No, more like pretty good selling point for Casio.(although lithium batteries are VERY good)

Casio holds patents on technology that allows their devices to use less power than other manufacturers.

The Casio Exilim digital camera runs 2-3 times as long on the same set of batteries than any other comparable camera.


----------



## Viking (Mar 16, 2009)

GaryS said:


> Batteries are strange critters. I built a Heathkit multimeter in 1975 that was powered by two AA batteries.


 I really miss all the electronic companies that had kits, I also built a Heathkit multimeter but I got it back in the 1950's and I think it had one D battery. Built things from Eico and Laffyette (spl.) as well and now Radio Shack may be going away, one which still has resistors, condensers, LED's and other hobbiest stuff that I was still getting for projects.


----------



## GaryS (Nov 15, 2011)

Viking said:


> I really miss all the electronic companies that had kits, I also built a Heathkit multimeter but I got it back in the 1950's and I think it had one D battery. Built things from Eico and Laffyette (spl.) as well and now Radio Shack may be going away, one which still has resistors, condensers, LED's and other hobbiest stuff that I was still getting for projects.

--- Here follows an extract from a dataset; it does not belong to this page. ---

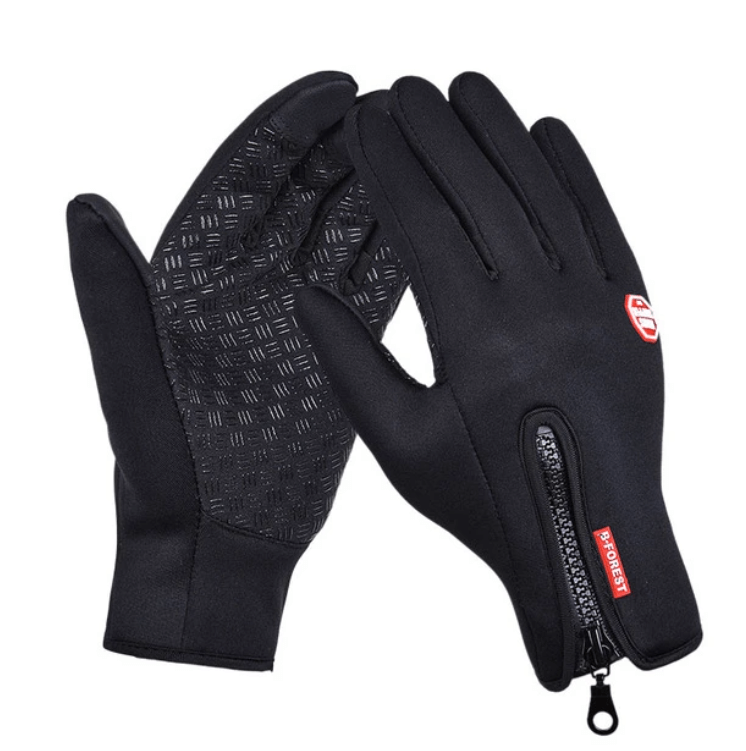 Gants de Protection Résistants et Confortables en Textile Noir – Gants de Travail pour Tâches Quotidiennes et Activités Manuelles 0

Yep, I miss them too. The multimeter was part of a course I took that also had you build a breadboard, an O-scope, and a color TV. The scope was sort of difficult to use, but the TV was wonderful. It was modulized with plug-in boards that were extremely easy to test and troubleshoot. I had that set for about fifteen years with only a couple of minor problems until the picture tube finally died.


----------